## RECORDS FOR THIS EXERCISE
####

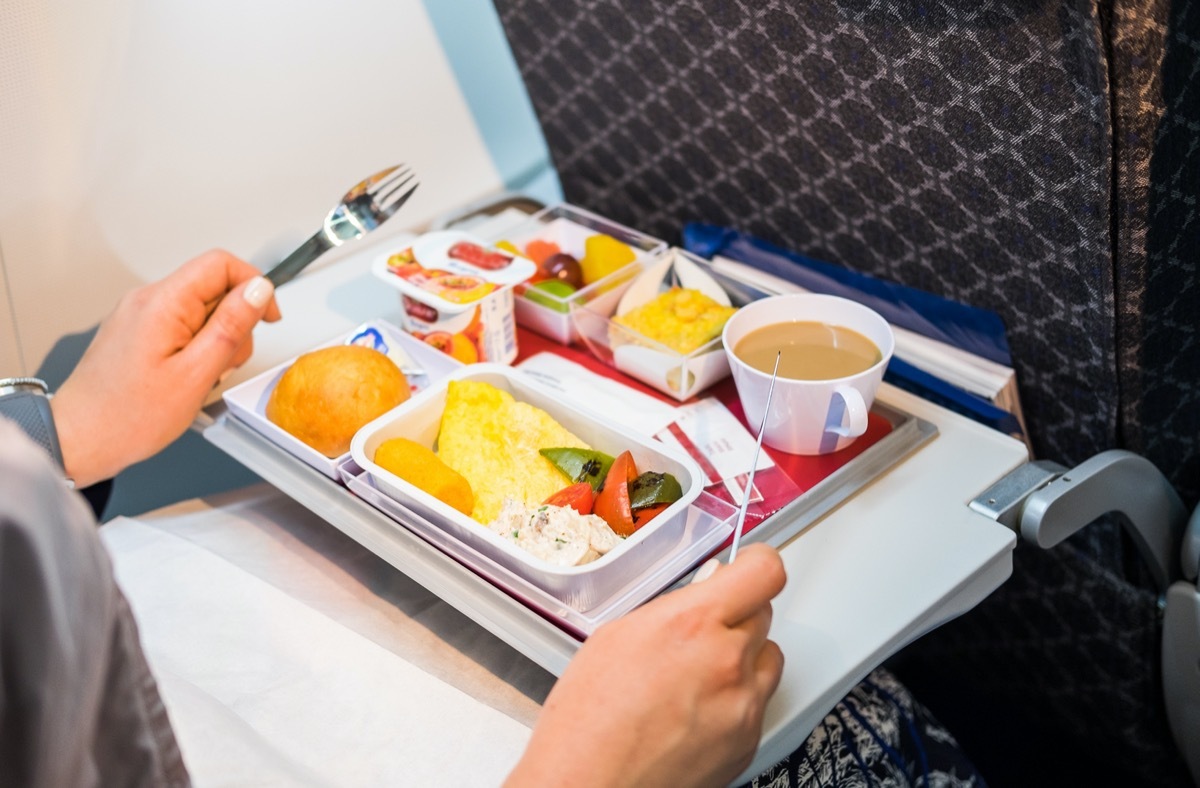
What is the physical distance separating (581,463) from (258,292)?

####

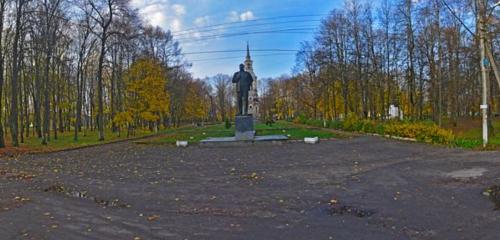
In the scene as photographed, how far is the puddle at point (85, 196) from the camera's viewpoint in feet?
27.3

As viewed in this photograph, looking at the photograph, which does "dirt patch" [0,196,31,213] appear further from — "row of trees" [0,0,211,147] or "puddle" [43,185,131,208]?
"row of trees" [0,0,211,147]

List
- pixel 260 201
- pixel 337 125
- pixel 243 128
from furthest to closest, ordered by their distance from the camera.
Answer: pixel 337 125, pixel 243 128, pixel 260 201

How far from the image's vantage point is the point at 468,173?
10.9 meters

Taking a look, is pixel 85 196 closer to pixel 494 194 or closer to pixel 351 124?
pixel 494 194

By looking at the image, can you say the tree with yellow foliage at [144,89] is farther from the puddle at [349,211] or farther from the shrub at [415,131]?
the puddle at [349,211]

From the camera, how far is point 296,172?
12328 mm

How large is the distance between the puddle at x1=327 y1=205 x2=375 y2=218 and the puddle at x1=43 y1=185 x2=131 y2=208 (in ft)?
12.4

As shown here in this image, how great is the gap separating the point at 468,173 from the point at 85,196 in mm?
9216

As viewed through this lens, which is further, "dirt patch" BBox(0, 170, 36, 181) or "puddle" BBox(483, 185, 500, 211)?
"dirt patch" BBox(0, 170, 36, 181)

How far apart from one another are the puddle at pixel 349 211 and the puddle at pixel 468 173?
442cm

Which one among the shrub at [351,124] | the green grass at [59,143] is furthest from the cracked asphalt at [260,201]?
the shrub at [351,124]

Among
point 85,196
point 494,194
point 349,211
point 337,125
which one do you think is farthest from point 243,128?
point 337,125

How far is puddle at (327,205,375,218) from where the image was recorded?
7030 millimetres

####

## OBJECTIVE
Quote the rows word for word, beginning at the line containing "As shown here" and continuing through the line containing "7030 millimetres".

## RESULT FOR THIS TASK
As shown here in this image, how great is the gap separating the point at 468,173 from the point at 85,196 in mm?
9216

As viewed through this lens, which is further, "dirt patch" BBox(0, 170, 36, 181) or "puddle" BBox(483, 185, 500, 211)?
"dirt patch" BBox(0, 170, 36, 181)

How far apart from one another are the puddle at pixel 349 211 and the puddle at pixel 468 173?
442cm

Which one among the shrub at [351,124] | the green grass at [59,143] is furthest from the cracked asphalt at [260,201]?
the shrub at [351,124]

Among
point 85,196
point 494,194
point 349,211
point 337,125
which one do you think is farthest from point 243,128?
point 337,125

How far is puddle at (327,205,375,218) from where the image was recorded?
7030 millimetres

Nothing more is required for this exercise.